This is a recipe from my dear friend Charlotte. She was so kind to share it with me to pass on to my followers and podcast listeners. This soup was a AMAZING & I cannot wait for you to try it.
Spiced Mexican tomato soup:
2 Spanish onions - diced
3-4 Cloves of Garlic - crushed (it's never too much)
3 tsp Mexican Seasoning (See below)
2x cans chopped tomatoes
6 Cups good Quality Beef stock
⅓ Cup Tomato Paste
1 ½ Cups Red Lentils (or a tin of lentils)
2 tsps Brown Sugar
½ cup chopped Coriander (stems separated to leaves) or flat leaf parsley
S&P + olive oil
Mexican Spice Mix:
2 tsp Ground Cumin
2 tsp smoked paprika
2 tsp oregano
1 tbsp chilli powder or flakes (My kids don’t love super spicy so I tone this down a bit!)

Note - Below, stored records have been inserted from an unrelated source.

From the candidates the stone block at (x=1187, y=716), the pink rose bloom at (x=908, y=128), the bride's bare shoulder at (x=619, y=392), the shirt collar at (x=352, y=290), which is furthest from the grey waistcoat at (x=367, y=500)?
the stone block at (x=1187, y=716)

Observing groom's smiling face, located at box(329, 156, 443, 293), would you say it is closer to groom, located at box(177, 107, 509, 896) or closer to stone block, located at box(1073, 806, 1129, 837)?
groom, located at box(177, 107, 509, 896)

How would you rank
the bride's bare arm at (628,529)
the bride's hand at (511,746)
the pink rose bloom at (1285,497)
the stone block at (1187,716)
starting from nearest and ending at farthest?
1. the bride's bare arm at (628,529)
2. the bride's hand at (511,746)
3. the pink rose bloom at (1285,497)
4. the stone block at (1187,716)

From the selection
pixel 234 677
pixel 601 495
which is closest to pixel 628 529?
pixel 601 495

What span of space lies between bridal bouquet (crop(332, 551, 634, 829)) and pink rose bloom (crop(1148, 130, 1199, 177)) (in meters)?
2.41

Sour Cream or Greek Coconut Yoghurt (For dairy Free) to Garnish
1. In a large pot, heat oil on medium low heat and add the onions & coriander stems, cook until they have softened. Add your garlic & cook for about a minute until fragrant.
2. Mix in the seasoning then add your tomato paste and stir. Pour in the tinned tomatoes, stock, lentils and sugar. Bring to the boil and stir, Season with S&P then reduce temperature, and simmer for around 45 minutes on low with the lid tilted.